Saturday, February 23, 2008

Status Quo

Do ever get tired of just being the same? Of going to the same places of doing the same things? Do you grow weary of never moving beyond your comfort zone?

I do.

I think of the biggest dangers of any educator is to just stop learning. “Well, that’s it, I’ve got my degree, I’ve got my job, and I’ve got my lesson plans. I’m all set. All I have to do now is sit back, coast, and perhaps grade a few papers.”

As a culture we settle too much. “Things, are fine, why rock the boat?” “I’m good enough, what’s the big deal?” This was my curse in high school and college. I didn’t care about pushing myself at all, I merely concerned myself with beating others. I graduated valedictorian of my High School class (probably didn’t know that did you?). But it wasn’t until my final term that I got straight A’s. The only reason why I did is because I wanted to see if I could do it taking Honors English, AP Calculus, AP Physics, and some other nerd-eque class. And I did… Meh, no big deal, but I didn’t finish with a 4.0 over all, I didn’t have to, I only ever did enough to be better than everyone else.

College was much the same thing. I took 23 credit hours, and worked two part time jobs, just because I could. I was the guy who hated who went the library the night before a huge paper was due, checked out a few books, opened them all up on my desk. I started writing my paper at around 10:00 pm, stopped around 1:30, got back up and 6:30, and turned in 15-20 pages fully sited at 8:00 am. I never proof read anything (this is one thing that I *still* struggle with, not so much so because I am lazy [any more], but rather, I since I know what I “wrote”, I cannot see the words that are missing or completely wrong, because when I read it, I see what was in my head and not what was in on the page).

But I never really pushed myself. I never really tried my hardest. It’s one of those things that despite my “accomplishments”, I am ashamed of.

When I think of my wasted opportunities, my wasted chances; not because I could be richer than I am now, or because I could have a better car or house (God forbid I live some place warm or cultured), but because I could have made a difference. I could have made a change in the world around me.
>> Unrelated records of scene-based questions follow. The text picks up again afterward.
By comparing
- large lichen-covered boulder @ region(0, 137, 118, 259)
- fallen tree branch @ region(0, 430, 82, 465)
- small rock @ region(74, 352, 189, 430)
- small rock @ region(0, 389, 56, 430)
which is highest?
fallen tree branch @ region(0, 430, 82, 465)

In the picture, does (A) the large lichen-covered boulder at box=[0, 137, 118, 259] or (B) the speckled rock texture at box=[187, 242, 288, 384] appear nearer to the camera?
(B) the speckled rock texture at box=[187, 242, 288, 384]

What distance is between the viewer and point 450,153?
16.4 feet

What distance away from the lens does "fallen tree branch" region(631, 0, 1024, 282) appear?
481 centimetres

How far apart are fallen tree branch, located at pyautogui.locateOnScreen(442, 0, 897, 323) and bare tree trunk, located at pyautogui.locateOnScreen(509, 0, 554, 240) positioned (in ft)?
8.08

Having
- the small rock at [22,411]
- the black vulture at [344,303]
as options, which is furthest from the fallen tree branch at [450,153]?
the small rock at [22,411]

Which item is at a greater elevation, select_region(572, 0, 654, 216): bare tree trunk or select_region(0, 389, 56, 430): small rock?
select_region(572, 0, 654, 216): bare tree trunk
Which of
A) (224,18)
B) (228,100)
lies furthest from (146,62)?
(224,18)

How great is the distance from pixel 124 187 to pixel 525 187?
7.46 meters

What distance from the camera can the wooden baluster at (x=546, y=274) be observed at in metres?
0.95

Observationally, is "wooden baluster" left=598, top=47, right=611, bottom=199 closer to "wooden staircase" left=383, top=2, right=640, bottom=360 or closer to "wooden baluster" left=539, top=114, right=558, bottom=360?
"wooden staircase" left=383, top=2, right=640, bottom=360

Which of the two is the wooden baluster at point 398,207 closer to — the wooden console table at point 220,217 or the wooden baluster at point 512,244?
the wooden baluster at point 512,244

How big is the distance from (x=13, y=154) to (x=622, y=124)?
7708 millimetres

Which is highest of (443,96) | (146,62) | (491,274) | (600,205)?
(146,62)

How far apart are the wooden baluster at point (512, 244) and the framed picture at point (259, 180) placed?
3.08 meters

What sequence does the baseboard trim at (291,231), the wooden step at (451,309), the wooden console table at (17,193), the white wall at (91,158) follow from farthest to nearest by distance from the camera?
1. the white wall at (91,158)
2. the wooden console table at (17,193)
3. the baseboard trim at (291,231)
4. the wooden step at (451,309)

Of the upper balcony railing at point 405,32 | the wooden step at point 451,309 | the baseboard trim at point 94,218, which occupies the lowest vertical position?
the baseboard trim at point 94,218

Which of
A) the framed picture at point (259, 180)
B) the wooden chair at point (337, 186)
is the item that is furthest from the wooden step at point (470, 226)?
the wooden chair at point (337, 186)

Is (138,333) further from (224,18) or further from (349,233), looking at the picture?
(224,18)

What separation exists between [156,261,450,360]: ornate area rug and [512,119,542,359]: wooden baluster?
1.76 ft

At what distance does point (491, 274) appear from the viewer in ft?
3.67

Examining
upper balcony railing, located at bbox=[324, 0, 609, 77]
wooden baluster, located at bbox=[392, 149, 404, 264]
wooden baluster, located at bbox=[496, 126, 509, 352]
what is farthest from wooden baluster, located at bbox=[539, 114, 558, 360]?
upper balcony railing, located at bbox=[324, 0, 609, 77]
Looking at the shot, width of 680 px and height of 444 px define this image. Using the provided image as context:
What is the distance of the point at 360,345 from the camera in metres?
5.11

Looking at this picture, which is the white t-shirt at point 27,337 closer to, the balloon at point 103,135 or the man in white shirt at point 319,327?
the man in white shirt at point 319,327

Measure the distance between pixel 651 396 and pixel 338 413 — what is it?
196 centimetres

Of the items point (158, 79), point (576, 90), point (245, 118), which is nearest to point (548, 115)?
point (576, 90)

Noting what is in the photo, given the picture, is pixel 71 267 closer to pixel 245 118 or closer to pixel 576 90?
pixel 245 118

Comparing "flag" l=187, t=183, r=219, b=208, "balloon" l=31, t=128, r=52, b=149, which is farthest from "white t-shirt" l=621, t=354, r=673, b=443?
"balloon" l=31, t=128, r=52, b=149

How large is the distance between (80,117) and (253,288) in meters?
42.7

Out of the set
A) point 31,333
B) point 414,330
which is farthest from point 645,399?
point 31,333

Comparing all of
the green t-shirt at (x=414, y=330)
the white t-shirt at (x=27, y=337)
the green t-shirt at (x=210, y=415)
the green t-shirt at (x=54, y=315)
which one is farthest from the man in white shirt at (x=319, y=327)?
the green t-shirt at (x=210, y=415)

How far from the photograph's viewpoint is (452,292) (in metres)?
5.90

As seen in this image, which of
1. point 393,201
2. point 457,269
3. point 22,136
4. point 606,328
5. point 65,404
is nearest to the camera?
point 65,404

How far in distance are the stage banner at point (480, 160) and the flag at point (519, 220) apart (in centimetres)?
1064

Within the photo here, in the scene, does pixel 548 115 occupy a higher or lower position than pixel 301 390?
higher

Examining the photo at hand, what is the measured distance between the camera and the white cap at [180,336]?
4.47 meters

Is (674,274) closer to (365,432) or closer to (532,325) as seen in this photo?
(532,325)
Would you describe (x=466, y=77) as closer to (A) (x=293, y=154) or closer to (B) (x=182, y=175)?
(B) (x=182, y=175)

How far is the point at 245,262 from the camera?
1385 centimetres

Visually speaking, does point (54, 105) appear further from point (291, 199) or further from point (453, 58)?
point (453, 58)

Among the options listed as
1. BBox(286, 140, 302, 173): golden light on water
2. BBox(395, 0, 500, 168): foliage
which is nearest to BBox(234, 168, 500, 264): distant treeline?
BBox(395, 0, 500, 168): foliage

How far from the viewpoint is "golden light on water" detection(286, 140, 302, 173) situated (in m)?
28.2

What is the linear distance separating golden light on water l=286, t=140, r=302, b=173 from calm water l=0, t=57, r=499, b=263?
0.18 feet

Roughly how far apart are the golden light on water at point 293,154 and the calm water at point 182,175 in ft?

It’s because of those regrets that I push myself in learning new things each and every week. Those weeks that I consider failures are the ones where I didn’t challenge myself to grow from where I am currently. The ones where I didn’t create, I didn’t explore and I didn’t challenge.

The weeks I really hate are the ones where I don’t write anything. Don’t get my wrong, I’m no Jim Butcher, no Robert Ludlum, no… well anything. But that doesn’t matter, I still love to do it. I write for an audience of one (well sometimes two), but in the end, I write for me. I write because there is something in my head that I just have to get out. Some phrase pops into my head, “Flakes of red-brown metal broke free from the rusted bolt and Jack scraped the wrench across its surface.” I have no idea who Jack is. I don’t even know why he’s trying to open the bolt… but I want to find out. So I sit down and bang something out on the keyboard.

Most of the time it’s now very long (I send stupid emails to my office mates about completely useless things just to amuse them), but they are these quick bursts that spark from my fingers.

I don’t want to be the same today as I was yesterday. I want to be better. I want to be smarter. I want to have broken something, fixed something, created something, and somehow in some small way left my tiny hand print on the this giant world.

But more than fame, more than money, more than some great discovery, I want to make a difference in the lives of the people around me. That’s where I truly want to leave my mark. I want people to be better because they’ve known me. That’s really my desire for this class. I mean sure, hey, if you get an A, that’s great. If you go out and use some of this technology in your class room and it makes your job easier, and your students get some extra knowledge in their heads, that’s wonderful.

Honestly though, I want you to be a better person. I want you to push yourself a little be harder than you would have because you’ve met me. I want you to put in just a little bit extra effort because you know that you can, and more importantly should.

This week, push yourself. Be nicer, help someone out, do something that’s completely selfless. Don’t settle for status quo.